• _What is expected_
Resize the material starting with the line containing "In the scene" and going on through the end of the material: write out each of those lines again in full, multiplying every distance value in the answers by 1.5 and rounding to whole numbers, halves up. Leave the pictures out.

— begin —

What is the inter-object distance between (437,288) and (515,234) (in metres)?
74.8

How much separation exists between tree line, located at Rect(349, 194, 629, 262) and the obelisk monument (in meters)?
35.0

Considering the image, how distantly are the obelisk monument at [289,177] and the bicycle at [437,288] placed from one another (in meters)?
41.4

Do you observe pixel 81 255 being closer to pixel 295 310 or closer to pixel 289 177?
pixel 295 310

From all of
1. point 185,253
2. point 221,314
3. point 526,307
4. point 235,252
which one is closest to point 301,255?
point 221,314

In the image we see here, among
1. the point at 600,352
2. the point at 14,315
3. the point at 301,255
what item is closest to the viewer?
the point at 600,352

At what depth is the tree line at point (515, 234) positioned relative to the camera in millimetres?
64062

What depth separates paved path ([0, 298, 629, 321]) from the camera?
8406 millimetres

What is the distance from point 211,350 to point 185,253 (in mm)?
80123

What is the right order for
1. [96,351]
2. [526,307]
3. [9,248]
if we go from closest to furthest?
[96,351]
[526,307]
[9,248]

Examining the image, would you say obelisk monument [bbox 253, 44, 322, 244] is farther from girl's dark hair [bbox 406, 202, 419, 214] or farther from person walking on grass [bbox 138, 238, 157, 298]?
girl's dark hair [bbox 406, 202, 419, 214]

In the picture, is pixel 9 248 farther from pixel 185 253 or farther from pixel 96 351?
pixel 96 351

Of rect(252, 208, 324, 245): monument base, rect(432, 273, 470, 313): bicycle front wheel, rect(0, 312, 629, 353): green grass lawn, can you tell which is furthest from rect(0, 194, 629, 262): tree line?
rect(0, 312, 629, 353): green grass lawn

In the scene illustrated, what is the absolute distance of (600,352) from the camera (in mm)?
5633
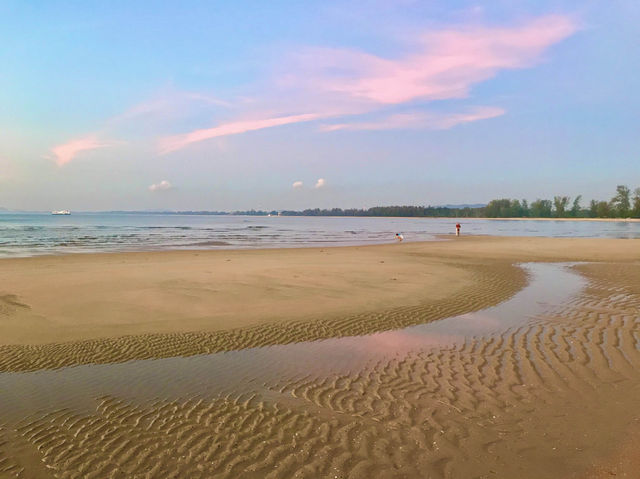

— end —

• _Task result_
In the scene illustrated, what is the absolute distance of (600,352) from the camera (in mm)?
8450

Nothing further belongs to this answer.